Rows from a spatial reasoning dataset:

>> start

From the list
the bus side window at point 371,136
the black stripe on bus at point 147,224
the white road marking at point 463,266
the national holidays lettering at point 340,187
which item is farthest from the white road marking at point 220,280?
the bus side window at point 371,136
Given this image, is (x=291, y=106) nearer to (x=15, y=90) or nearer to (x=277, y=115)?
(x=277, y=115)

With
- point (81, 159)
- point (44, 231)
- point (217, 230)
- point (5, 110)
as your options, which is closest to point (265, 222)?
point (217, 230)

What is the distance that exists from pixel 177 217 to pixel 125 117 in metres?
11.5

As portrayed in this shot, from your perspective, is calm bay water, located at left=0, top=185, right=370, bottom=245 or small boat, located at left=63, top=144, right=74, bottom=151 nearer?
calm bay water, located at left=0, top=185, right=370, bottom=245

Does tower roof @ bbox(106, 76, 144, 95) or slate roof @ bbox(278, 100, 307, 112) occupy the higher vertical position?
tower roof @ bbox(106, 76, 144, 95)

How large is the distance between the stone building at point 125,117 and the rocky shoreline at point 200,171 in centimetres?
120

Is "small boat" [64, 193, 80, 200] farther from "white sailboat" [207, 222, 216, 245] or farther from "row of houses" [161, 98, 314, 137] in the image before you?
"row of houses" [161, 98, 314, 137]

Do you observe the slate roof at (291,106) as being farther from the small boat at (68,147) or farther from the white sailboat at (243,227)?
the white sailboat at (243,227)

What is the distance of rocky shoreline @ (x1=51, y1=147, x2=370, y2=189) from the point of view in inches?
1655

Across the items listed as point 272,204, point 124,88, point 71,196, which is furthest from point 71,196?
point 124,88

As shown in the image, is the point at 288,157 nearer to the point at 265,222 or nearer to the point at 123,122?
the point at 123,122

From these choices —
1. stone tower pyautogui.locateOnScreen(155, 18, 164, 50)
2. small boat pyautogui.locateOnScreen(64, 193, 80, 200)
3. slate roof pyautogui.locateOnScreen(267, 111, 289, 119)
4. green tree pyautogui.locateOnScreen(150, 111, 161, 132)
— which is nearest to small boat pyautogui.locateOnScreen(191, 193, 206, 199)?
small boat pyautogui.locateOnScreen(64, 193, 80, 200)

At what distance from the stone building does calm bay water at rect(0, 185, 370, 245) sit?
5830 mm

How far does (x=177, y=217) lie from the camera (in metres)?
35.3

>> end

EXERCISE DETAILS: Reproduce all of the items above, renaming "slate roof" as "tiled roof" wherever it occurs and leaving every other part unchanged.

EXERCISE RESULT:
From the list
the bus side window at point 371,136
the black stripe on bus at point 147,224
the white road marking at point 463,266
the national holidays lettering at point 340,187
which item is farthest from the white road marking at point 220,280?
the bus side window at point 371,136
Given this image, is (x=291, y=106) nearer to (x=15, y=90) or nearer to (x=277, y=115)?
(x=277, y=115)

With
- point (81, 159)
- point (44, 231)
- point (217, 230)
- point (5, 110)
as your options, which is closest to point (265, 222)?
point (217, 230)

What is the distance that exists from pixel 177 217 to pixel 125 117 in metres?
11.5

As portrayed in this shot, from your perspective, is calm bay water, located at left=0, top=185, right=370, bottom=245 or small boat, located at left=63, top=144, right=74, bottom=151 nearer?
calm bay water, located at left=0, top=185, right=370, bottom=245

Does tower roof @ bbox(106, 76, 144, 95) or tiled roof @ bbox(278, 100, 307, 112) occupy the higher vertical position?
tower roof @ bbox(106, 76, 144, 95)

How large is the distance between the stone building at point 125,117 and the rocky shoreline at point 200,171 in centimetres?
120

Is "small boat" [64, 193, 80, 200] farther from "white sailboat" [207, 222, 216, 245] or farther from "row of houses" [161, 98, 314, 137] in the image before you?
"row of houses" [161, 98, 314, 137]

Do you observe the tiled roof at (291,106) as being farther from the small boat at (68,147) or farther from the white sailboat at (243,227)?
the white sailboat at (243,227)

What is the distance of rocky shoreline @ (x1=51, y1=147, x2=370, y2=189) from the point of view in inches?
1655

Across the items listed as point 272,204, point 124,88, point 71,196, which is furthest from point 71,196?
point 124,88

As shown in the image, is the point at 288,157 nearer to the point at 265,222 or nearer to the point at 123,122?
the point at 123,122

From these choices —
1. stone tower pyautogui.locateOnScreen(155, 18, 164, 50)
2. small boat pyautogui.locateOnScreen(64, 193, 80, 200)
3. tiled roof pyautogui.locateOnScreen(267, 111, 289, 119)
4. green tree pyautogui.locateOnScreen(150, 111, 161, 132)
— which is nearest to small boat pyautogui.locateOnScreen(191, 193, 206, 199)?
small boat pyautogui.locateOnScreen(64, 193, 80, 200)

At what distance from the stone building does calm bay water at rect(0, 185, 370, 245) sit?
5830 mm

How far does (x=177, y=217) lie from the camera (in metres)?
35.3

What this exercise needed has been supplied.